If you're one of those people who aren't the least bit scared of thunderstorms (and if you actually love watching a good one roll through on a hot summer day), you might be in for a surprise. That awe-inspiring nature show could kill you—and it has nothing to do with getting struck by lightning.
Thunderstorm asthma, a rare but legit thing, surfaced in news headlines in January when eight Australians in Melbourne (a global hotspot for thunderstorm asthma) died within just one week from the condition. The news popped up during the Northern Hemisphere's winter months (so snow was higher on the list of things to worry about), but now it's the middle of late-summer allergy season and those T-storms come rumbling through every few days. Meaning it's time to get the facts about this crazy condition.
What is thunderstorm asthma?
You may have heard that rain helps "wash pollen out of the air," helping to alleviate allergy symptoms. Bad news: it's v false. Rain actually makes allergies worse by bursting pollen and other allergens into little pieces that float around even more easily. That's where thunderstorm asthma comes in.
"If there's a thunderstorm on a day with peak pollen counts, that already-airborne pollen (or other allergens, such as mold particles) can become fragmented into tiny particles and get deep into your lungs," says Purvi Parikh, M.D., an allergist/immunologist with Allergy & Asthma Network. Essentially, the barometric pressure change that comes with a thunderstorm can cause the particles to burst. "This can cause a severe asthma attack because those tiny particles get into your lower airways, where pollen can't usually go."
Because it's like a super-potent asthma attack, it can get dangerous—and fast. Luckily, the conditions that breed thunderstorm asthma are rare: "Even though pollen is getting more and more common and allergies are becoming more and more common, the coincidence of a thunderstorm occurring right when there is a peak of pollen in the air makes it really rare." (No, you're not imagining it. Allergy season is getting worse.)
Who's at risk?
People who already suffer from pollen allergies and/or asthma are most at risk, but thunderstorm asthma could happen to anyone, says Dr. Parikh. Because your allergies change from year to year and pollen allergies are on the rise, you may not notice symptoms until there's this influx of teeny tiny allergen particles inside your lungs.
Chances are, you're one of the whopping 50 million people in U.S. who suffer from allergies—a majority of which are pollen allergies, according to Dr. Parikh. And that number is continually on the rise. Three theories on why that's happening:
1. Global warming: An inching-warmer temp means longer spring, summer, and fall seasons, which translates to more allergy-prone days. (Here's more on how global warming is making allergies worse.)
2. Higher CO2: Global warming means higher CO2 levels. In case you forgot, plants live off of carbon dioxide (remember second-grade science class? They eat up CO2 and turn it into oxygen). Because there's an abundance of "plant food," plants are becoming more and more robust, and their pollen is becoming more potent—creating a kind of "superplant," says Dr. Parikh.
3. The hygiene hypothesis: A theory called the "hygiene hypothesis" basically says that our hyper-clean and antibacterial world is causing a sort of societal immune system crisis. "Areas of the world that are more industrialized and more city/urban environments don't have as much exposure to good soil and good bacteria that help your immune system develop," says Dr.
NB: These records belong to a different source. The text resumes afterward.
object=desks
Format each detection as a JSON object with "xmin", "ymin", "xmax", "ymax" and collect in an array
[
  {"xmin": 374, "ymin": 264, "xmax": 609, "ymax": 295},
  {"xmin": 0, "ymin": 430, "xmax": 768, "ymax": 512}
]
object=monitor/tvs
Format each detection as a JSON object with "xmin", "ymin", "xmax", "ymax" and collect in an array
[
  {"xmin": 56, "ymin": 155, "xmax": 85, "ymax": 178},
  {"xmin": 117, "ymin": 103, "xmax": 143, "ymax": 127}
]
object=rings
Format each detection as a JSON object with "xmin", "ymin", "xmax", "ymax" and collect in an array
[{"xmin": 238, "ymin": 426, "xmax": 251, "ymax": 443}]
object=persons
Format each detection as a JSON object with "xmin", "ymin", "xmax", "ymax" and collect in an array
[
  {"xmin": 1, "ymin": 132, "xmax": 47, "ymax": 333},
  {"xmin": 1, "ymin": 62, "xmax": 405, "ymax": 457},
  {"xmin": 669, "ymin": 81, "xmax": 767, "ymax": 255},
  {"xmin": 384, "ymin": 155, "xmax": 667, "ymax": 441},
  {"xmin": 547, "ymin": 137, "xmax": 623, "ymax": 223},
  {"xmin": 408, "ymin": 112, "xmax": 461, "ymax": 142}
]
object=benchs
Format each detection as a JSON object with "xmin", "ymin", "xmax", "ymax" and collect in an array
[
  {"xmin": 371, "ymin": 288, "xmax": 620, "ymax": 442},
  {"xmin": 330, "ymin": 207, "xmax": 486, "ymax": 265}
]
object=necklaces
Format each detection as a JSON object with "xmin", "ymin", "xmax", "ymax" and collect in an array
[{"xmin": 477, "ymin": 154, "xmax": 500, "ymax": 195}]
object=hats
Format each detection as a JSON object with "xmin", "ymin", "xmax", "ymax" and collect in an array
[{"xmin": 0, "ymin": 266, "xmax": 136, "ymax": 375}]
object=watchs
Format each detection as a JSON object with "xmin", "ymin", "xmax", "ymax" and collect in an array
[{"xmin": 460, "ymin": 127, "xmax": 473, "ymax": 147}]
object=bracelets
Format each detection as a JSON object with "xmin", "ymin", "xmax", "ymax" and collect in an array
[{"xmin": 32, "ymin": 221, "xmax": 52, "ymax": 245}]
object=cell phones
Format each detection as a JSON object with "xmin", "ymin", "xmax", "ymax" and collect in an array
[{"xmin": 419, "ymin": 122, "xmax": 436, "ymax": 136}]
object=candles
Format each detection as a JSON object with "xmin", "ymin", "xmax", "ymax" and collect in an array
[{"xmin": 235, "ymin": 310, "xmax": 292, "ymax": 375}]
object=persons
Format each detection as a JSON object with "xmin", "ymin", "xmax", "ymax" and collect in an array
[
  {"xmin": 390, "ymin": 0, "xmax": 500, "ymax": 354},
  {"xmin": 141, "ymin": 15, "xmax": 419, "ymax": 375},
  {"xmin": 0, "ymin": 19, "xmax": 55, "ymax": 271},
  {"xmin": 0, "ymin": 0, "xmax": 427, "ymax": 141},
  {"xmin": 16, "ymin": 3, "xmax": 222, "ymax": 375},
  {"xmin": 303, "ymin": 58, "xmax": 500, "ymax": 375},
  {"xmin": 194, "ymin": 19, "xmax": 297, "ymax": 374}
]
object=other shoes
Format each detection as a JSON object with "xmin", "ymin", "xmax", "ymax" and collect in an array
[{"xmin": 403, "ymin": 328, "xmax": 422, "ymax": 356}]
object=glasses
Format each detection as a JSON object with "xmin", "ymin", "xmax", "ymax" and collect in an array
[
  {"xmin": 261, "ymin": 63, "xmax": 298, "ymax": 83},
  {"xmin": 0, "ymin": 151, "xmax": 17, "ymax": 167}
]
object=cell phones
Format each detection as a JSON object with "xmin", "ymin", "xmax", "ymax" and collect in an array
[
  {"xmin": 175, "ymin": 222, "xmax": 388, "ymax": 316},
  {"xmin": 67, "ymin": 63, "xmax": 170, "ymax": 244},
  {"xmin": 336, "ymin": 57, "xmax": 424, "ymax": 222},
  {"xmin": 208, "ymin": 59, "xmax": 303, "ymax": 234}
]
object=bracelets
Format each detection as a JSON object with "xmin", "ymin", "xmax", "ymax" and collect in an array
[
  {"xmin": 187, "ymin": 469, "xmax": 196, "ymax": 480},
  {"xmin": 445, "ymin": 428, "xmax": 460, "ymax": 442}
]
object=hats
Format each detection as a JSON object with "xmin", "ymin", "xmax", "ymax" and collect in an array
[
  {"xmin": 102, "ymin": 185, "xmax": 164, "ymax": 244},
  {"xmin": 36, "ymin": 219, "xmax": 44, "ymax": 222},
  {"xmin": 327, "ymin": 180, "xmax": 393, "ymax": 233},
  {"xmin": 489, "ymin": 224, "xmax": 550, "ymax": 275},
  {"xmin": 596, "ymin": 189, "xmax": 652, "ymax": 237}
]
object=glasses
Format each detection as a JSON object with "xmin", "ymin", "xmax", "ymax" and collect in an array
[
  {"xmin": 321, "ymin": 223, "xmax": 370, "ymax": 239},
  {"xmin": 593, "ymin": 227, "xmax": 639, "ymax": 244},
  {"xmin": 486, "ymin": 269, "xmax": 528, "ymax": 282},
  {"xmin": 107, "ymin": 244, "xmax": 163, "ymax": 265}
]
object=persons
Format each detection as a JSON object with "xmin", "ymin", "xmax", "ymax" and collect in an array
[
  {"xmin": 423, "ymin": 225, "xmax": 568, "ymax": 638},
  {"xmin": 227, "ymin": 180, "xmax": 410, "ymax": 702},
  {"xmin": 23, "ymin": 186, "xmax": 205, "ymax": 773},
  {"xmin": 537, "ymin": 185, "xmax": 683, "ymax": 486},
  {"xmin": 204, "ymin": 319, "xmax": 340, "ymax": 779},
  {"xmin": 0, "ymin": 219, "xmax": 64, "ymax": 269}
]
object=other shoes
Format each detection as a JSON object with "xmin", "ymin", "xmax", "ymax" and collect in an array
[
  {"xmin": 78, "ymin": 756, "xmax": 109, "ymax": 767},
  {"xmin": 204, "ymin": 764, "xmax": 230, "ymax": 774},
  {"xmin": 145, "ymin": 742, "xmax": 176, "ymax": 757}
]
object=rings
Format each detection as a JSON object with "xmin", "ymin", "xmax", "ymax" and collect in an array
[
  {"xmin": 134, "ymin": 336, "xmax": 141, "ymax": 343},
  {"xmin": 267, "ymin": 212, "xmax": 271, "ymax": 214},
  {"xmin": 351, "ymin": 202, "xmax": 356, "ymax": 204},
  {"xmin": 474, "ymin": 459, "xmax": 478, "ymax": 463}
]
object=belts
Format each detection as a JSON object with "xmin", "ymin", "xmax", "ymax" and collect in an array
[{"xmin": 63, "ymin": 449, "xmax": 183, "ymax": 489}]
Parikh. "Places like that have more allergies and asthma."
How can you protect yourself?
Just like you seek shelter in a car to avoid getting struck by lightning, you can take precautions to protect yourself from thunderstorm asthma.
If you think you suffer from chronic or seasonal allergies or asthma, talking to a doctor is your number-one priority: "Sit down with your doctor to see if you need a daily inhaler to help keep your lungs open and the inflammation down, if you could get by with an as-needed, seasonal inhaler, or only need a daily allergy pill or antihistamine," she says. (P.S. Asthma might be to blame for your post-workout fatigue.)
In the case of the more acute thunderstorm asthma, "you might be able to feel the warning signs even 10 to 12 hours in advance," says Dr. Parikh, but they might not seem serious at first. If you start to experience any telltale asthma symptoms (coughing, wheezing, trouble breathing), you might want to take action by using any quick-relief medications you have, like inhalers or allergy medications. (If you're coughing after a tough workout, that's a whole other issue.)
If you don't have any emergency meds or if breathing is difficult, seek medical attention quickly. "You shouldn't take it lightly if you're having trouble breathing," says Dr. Parikh.